Testing the Lothian Birth Cohort 1936
The Disconnected Mind project uses the LBC1936 participants’ intelligence test scores from the 1947 Scottish Mental Survey and puts the participants through a huge raft of additional testing to discover why and how our thinking skills and brains change as we age, from childhood and through later life.
So far, they’ve been tested four times by Professor Deary’s research team, every three years, at ages 70, 73, 76 and 79.
The participants repeat the same Moray House Test No. 12 that they sat at age 11 and 15 additional tests of their thinking skills. They take medical and physical tests, provide blood for genetic and biological testing, and give a huge amount of information about their lives and lifestyles – exercise, diet, activities, home life, personality, mood, wellbeing and much more. Most also undergo a long brain scan in an MRI scanner.
Chris van Tulleken meets The Lothian Birth Cohort
In October 2015, BBC presenter Chris van Tullekan visited Edinburgh to meet the Lothian Birth Cohort 1936 (LBC1936). The LBC1936 have been taking part in this study of brain ageing since the age of 70, and at the time of filming were 79 years old. Chris van Tulleken met with the LBC1936 as part of the BBC mini-series ‘How to Stay Young’. In this video Chris van Tulleken and Ms Jean McKirdy, an LBC1936 member, are interviewed about the project.
An information goldmine
This wealth of information collected from the LBC1936 participants is entered into a database. It’s then analysed in myriad ways by Professor Deary’s team and other collaborating researchers to find out how well or otherwise our thinking skills and our brains change with age, and what factors are involved.
Brain white matter matters
The brain's white matter is the wiring network that enables thinking by connecting up brain cells in different parts of the brain. The Disconnected Mind project has found that the health of white mater and thinking skills are linked. The better the white matter, the sharper we tend to be in later life. Research is now looking at what protects white matter from age-related wear and tear.
Physical activity is good for thinking skills
LBC1936 members who are more physically active and fitter have better thinking skills and better integrity in their white matter.
Smoking is associated with damage to the grey matter in the brain but there are signs of recovery in people who have quit.
Read more about white matter and grey matter and the other factors that affect our thinking skills, and what we can do to help protect them.
The LBC1936 becomes famous
The Disconnected Mind project has inspired writers and artists to use their creative talents to tell the story of the LBC1936 and the secrets about healthy cognitive ageing that the research is revealing.
Portrait of Mr Easton, an LBC1936 participant, by Scottish artist, Fionna Carlisle.
LBC Lifetimes: Lifetimes of the Lothian Birth Cohorts 1921 & 1936 tells the story of people involved in the research, written by writer and broadcaster Ann Lingard (University of Edinburgh CCACE, 2014).

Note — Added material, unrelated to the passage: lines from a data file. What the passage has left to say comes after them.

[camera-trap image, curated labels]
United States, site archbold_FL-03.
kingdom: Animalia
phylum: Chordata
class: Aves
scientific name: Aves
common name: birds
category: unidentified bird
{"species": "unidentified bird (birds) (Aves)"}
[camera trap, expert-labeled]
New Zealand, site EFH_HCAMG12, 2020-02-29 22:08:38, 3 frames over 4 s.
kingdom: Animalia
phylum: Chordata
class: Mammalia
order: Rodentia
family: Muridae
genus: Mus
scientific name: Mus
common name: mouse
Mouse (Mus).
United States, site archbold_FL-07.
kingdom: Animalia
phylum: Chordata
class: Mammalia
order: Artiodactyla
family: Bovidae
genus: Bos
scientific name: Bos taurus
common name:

- Deary, I. J., Gow, A. J., Taylor, M. D., Corley, J., Brett, C., Wilson, V., & Starr, J. M. (2007). The Lothian Birth Cohort 1936: a study to examine influences on cognitive ageing from age 11 to age 70 and beyond. BMC Geriatrics, 7, 28.
- Deary, I. J., Gow, A. J., Pattie, A., & Starr, J. M. (2012). Cohort profile: The Lothian Birth Cohorts of 1921 and 1936. International Journal of Epidemiology, 41, 1576-1584.
- Lothian Birth Cohorts website
The University of Edinburgh’s Centre for Cognitive Ageing and Cognitive Epidemiology (CCACE) is home to The Disconnected Mind project and studies with the Lothian Birth Cohorts of 1936 and 1921.
CCACE is a centre of excellence in research on how ageing affects thinking skills (cognitive ageing) and how mental ability in youth affects health and longevity (cognitive epidemiology). CCACE is funded by the Medical Research Council (MRC), the Biotechnology and Biological Sciences Research Council (BBSRC), and the University of Edinburgh.